» Task description:
Find each line in the entries below that contains the string "paved", and copy every such line in full.

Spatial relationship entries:
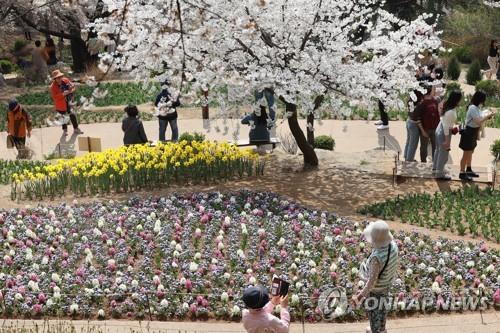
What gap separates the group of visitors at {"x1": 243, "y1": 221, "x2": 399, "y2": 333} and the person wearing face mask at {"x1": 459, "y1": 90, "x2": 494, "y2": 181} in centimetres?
651

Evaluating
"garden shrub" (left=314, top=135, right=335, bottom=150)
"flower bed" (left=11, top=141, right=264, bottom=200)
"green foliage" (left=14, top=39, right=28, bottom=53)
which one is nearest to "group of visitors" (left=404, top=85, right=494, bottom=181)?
"garden shrub" (left=314, top=135, right=335, bottom=150)

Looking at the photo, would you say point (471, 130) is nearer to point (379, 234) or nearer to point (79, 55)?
point (379, 234)

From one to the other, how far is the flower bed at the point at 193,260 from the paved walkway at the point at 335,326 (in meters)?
0.16

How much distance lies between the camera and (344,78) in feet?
41.9

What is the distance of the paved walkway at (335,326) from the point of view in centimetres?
772

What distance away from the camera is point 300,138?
13844 mm

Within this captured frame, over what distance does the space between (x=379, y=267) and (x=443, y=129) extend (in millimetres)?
6721

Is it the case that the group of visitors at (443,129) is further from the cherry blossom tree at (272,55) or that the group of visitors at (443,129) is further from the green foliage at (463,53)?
the green foliage at (463,53)

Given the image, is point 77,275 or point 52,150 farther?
point 52,150

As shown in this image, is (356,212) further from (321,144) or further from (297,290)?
(321,144)

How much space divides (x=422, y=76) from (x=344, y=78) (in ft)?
10.5

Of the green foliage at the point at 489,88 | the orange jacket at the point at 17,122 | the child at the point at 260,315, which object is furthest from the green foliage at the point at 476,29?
the child at the point at 260,315

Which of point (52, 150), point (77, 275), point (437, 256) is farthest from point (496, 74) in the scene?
point (77, 275)

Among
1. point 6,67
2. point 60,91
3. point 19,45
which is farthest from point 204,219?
point 19,45
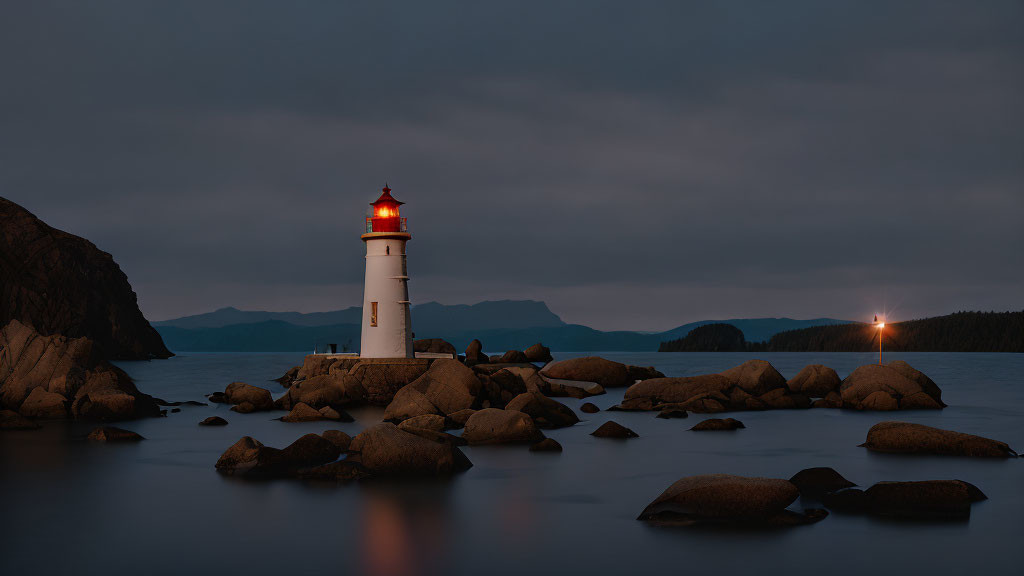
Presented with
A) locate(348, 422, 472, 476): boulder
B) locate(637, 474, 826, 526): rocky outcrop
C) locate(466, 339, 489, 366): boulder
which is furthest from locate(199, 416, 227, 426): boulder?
locate(466, 339, 489, 366): boulder

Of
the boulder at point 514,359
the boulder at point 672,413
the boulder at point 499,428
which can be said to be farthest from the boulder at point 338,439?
the boulder at point 514,359

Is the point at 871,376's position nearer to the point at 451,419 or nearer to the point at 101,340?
the point at 451,419

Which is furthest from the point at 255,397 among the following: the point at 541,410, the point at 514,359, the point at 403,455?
the point at 514,359

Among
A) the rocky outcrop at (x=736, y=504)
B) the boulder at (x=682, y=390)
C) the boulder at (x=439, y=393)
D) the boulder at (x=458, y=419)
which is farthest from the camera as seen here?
the boulder at (x=682, y=390)

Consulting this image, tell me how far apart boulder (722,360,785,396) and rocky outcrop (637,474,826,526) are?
85.5 feet

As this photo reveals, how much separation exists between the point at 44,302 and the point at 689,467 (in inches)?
3998

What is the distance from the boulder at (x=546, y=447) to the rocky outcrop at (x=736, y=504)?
9436 millimetres

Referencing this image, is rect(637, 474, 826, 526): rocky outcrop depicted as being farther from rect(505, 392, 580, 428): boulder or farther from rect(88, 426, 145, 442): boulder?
rect(88, 426, 145, 442): boulder

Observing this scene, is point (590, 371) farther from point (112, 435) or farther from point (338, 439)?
point (338, 439)

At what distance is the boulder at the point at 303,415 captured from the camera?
Answer: 107 ft

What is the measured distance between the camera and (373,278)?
38469 millimetres

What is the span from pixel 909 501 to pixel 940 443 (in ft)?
27.2

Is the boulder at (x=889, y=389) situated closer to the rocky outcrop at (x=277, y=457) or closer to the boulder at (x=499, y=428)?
the boulder at (x=499, y=428)

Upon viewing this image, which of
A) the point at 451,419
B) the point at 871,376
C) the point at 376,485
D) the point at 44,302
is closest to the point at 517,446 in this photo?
the point at 451,419
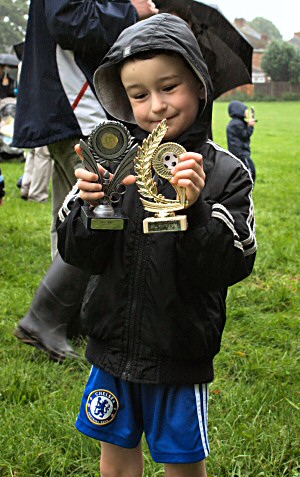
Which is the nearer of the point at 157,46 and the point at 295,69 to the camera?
the point at 157,46

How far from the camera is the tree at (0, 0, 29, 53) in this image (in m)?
33.6

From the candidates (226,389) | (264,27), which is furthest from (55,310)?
(264,27)

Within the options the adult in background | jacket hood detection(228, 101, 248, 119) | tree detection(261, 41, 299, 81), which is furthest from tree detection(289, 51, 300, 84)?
the adult in background

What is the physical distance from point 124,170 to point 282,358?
194 centimetres

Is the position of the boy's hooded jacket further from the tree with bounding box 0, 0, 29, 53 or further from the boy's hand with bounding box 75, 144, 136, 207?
the tree with bounding box 0, 0, 29, 53

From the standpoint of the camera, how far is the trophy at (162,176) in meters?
1.57

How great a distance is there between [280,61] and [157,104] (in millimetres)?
42762

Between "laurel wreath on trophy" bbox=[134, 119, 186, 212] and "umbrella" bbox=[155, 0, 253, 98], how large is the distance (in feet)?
7.06

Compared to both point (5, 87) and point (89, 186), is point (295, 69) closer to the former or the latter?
point (5, 87)

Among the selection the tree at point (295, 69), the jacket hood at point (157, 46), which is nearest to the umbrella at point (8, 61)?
the jacket hood at point (157, 46)

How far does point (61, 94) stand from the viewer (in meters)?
3.25

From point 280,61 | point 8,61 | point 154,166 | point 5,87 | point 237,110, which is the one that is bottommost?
point 280,61

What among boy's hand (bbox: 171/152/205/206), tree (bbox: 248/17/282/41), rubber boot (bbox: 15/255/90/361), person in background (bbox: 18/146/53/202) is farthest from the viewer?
tree (bbox: 248/17/282/41)

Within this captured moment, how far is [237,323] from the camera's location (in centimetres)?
387
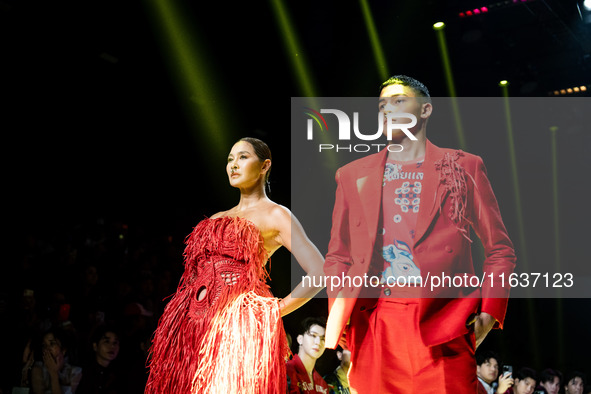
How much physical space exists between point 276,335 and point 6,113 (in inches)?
135

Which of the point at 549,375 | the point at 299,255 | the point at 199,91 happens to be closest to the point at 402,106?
the point at 299,255

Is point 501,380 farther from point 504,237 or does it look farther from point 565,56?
point 504,237

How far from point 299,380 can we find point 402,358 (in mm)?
1602

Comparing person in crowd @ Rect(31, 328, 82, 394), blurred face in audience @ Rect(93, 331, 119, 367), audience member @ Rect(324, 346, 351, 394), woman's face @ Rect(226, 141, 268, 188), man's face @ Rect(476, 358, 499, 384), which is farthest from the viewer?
man's face @ Rect(476, 358, 499, 384)

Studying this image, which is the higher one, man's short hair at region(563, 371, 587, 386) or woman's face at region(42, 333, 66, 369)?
woman's face at region(42, 333, 66, 369)

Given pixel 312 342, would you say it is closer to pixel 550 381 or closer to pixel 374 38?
pixel 374 38

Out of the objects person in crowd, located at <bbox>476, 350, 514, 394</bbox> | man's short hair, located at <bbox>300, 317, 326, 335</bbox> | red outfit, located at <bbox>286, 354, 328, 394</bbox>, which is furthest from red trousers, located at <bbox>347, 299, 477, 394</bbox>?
person in crowd, located at <bbox>476, 350, 514, 394</bbox>

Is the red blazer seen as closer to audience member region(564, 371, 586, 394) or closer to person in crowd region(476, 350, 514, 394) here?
person in crowd region(476, 350, 514, 394)

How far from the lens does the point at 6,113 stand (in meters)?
4.68

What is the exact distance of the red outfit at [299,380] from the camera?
3.49 m

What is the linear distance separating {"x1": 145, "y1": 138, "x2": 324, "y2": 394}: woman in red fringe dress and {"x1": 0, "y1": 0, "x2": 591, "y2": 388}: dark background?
29 cm

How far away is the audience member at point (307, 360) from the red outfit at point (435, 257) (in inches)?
49.4

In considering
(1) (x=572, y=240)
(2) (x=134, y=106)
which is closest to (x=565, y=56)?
(1) (x=572, y=240)

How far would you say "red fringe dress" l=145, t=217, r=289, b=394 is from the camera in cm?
223
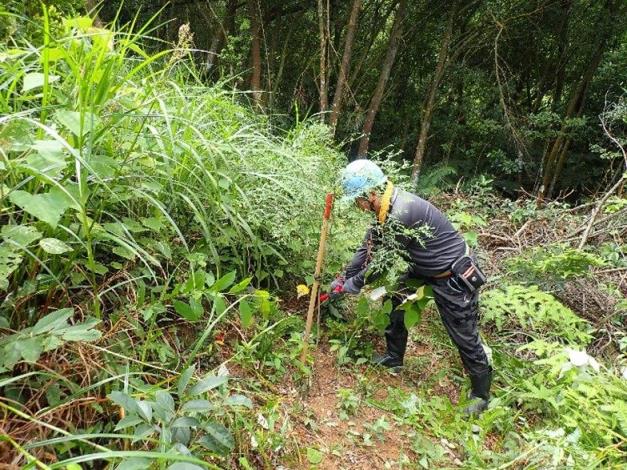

» Task answer:
From one to the other, how far is the flower bed at the point at 193,260 from the paved walkway at the point at 335,326 (in meters)?
What is the distance of the paved walkway at (335,326) from the point of view in centimetres?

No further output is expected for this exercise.